Pourquoi ce recul des actions ? La lettre hebdo de La Financière de l’Echiquier

04/04/2018

Alors que le premier trimestre 2018 s’achève, le constat est sans appel : pour un investisseur en euros, aucun des grands indices actions n’est dans le vert. En découlent deux interrogations : pourquoi ce recul des actions ? Remet-il en cause le scénario macroéconomique ?

 

Malgré le retour notable de la volatilité sur les marchés d’actifs risqués, notre vision macroéconomique est inchangée. Le contexte reste celui d’une croissance mondiale solide et synchrone, avec des zones émergentes qui commencent à prendre le relais des économies développées, et d’une remontée progressive de l’inflation et des taux longs, en premier lieu aux Etats-Unis. Nous restons convaincus de la remontée des salaires aux Etats-Unis et du rapprochement de l’inflation, d’ici la fin de l’année, de la cible des 2%. Les déclarations de la Fed, malgré la prudence du discours de M. Powell, vont en ce sens.

 

Pourquoi alors une telle morosité sur les marchés actions ? D’une part, la première correction, début février, a été directement liée à la question inflationniste évoquée, avec une hausse surprise des salaires américains qui, en entraînant une violente réaction des marchés, aura au moins eu le mérite d’ancrer définitivement cette problématique dans l’esprit des investisseurs.

 

D’autre part, deux risques, absents des débats en 2017, ont de nouveau émergé.

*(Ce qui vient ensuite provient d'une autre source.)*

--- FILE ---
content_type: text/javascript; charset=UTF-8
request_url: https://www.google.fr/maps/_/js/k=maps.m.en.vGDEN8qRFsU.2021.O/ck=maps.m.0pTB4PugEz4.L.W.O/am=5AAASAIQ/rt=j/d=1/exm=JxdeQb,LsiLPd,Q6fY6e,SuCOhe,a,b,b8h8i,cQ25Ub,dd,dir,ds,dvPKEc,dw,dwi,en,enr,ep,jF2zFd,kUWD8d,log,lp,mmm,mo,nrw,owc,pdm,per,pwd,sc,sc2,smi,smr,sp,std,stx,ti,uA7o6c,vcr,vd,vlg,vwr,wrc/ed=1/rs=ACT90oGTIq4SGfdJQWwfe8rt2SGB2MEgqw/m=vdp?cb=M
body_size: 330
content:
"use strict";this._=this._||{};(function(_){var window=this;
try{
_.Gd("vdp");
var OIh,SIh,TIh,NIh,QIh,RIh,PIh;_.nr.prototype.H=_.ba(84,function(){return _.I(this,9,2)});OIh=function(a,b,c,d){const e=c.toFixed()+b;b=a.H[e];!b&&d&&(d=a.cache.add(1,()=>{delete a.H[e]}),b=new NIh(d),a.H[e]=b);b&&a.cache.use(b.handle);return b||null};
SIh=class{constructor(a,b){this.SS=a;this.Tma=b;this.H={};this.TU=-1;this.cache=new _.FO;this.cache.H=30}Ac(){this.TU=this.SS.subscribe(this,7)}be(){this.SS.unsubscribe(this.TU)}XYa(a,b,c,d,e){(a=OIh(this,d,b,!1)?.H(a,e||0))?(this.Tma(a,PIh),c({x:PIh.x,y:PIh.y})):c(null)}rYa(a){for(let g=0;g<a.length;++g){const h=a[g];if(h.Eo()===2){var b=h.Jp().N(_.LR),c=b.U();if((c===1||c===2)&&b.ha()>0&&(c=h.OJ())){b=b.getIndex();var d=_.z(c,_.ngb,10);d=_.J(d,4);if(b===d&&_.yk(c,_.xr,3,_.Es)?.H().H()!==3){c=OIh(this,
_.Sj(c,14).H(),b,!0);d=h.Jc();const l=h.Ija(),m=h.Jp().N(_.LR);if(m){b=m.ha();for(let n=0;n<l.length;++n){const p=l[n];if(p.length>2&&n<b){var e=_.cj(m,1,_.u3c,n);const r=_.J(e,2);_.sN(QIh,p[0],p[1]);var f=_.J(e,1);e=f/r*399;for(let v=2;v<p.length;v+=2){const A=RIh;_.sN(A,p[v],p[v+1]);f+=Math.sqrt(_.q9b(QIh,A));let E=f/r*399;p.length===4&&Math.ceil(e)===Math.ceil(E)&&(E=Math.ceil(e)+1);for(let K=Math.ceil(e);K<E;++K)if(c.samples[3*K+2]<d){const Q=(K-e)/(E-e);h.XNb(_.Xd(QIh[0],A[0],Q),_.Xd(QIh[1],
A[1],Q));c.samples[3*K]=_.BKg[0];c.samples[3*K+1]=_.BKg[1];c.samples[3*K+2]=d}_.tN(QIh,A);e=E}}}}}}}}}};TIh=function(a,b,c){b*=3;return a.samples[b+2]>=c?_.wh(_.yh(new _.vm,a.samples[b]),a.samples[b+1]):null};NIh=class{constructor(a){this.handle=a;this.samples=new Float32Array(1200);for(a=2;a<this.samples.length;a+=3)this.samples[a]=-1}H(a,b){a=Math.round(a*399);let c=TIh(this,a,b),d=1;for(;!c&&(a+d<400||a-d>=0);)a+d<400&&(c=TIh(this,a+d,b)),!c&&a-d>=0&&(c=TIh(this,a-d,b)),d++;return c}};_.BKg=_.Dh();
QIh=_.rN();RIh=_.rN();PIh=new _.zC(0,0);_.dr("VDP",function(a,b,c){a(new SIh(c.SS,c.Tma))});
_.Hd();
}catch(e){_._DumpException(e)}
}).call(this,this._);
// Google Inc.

D’abord, le risque « micro », avec le secteur de la technologie qui a lourdement pesé sur les marchés fin mars. Les dynamiques propres à un secteur, voire à une valeur, capables de faire tanguer l’ensemble des marchés étaient un phénomène quelque peu oublié. Mais il n’est guère surprenant que sa réapparition provienne du secteur le plus performant et le plus détenu ces derniers trimestres.

 

Ensuite, et surtout, le risque politique et géopolitique, essentiellement concentré sur la figure de Donald Trump et ses volontés protectionnistes. Il s’agit toutefois jusqu’ici davantage de postures que d’actions propres à enrayer la dynamique de l’économie mondiale. La réforme des tarifs douaniers sur l’acier et l’aluminium l’illustre : les exemptions accordées aux différents pays représentent près de 70% des imports américains. Si les marchés ne sont pas habitués à la méthode Trump, elle constitue néanmoins une méthode de négociation. Les réponses des autorités chinoises aux attaques du Président américain restent d’ailleurs pour le moment mesurées. Le risque de voir s’installer une guerre commerciale d’ampleur semble faible, bien plus faible que celui de voir Donald Trump multiplier les déclarations polémiques d’ici les élections de mi-mandat.

 

Malgré leur impact négatif sur les actions, ces éléments ne remettent pas en cause notre analyse de la situation macroéconomique, en particulier de la solidité de l’économie mondiale. Il faut donc prendre ces moments de stress de marchés pour ce qu’ils sont : des opportunités de trouver des points d’entrée sur certains dossiers et de voir les valorisations redevenir plus raisonnables.

 

 

Telex

 

?   Remettez-en un peu. La dernière estimation de la croissance du PIB américain pour le 4e trimestre a révélé une croissance à +2,9% alors que le consensus tablait sur la constance (+2,5%). Ce sont notamment les révisions à la hausse de la consommation des ménages et de l’investissement des entreprises surtout qui ont contribué à cette augmentation.

 

?   Léger coup de frein. A un niveau jusqu’ici très élevé, la confiance des consommateurs américains a connu un premier tassement en mars : l’indice du Conference Board a reculé à 127,7 alors qu’il était attendu en légère hausse à 131, et le chiffre de février a été révisé à la baisse (130,0 contre 130,8). Même constat avec l’indice de l’Université du Michigan, ressorti en recul à 101,4 alors qu’il était attendu stable à 102,0.

 

?  Trou d’air, épisode 2. Dans la lignée du recul des indices PMI, l’indicateur de confiance économique de la zone euro publié par la Commission européenne est ressorti en baisse en mars pour le troisième mois consécutif, de manière un peu plus forte qu’attendu (112,6 contre 113,3). Rappelons toutefois que le niveau atteint il y a trois mois était un plus haut depuis octobre 2000 et que les chiffres actuels restent cohérents avec une croissance solide de l’activité.

 

?  Sans surprise. Les indices des prix à la consommation en France et en Allemagne sont ressortis en ligne avec les attentes : légèrement inférieure en Allemagne (+1,6% sur un an contre +1,7% attendu) et légèrement supérieure en France (+1,5% contre +1,4%), cette progression des prix devrait conduire les chiffres de la zone euro à s’afficher en ligne avec les attentes (+1,4% sur un an).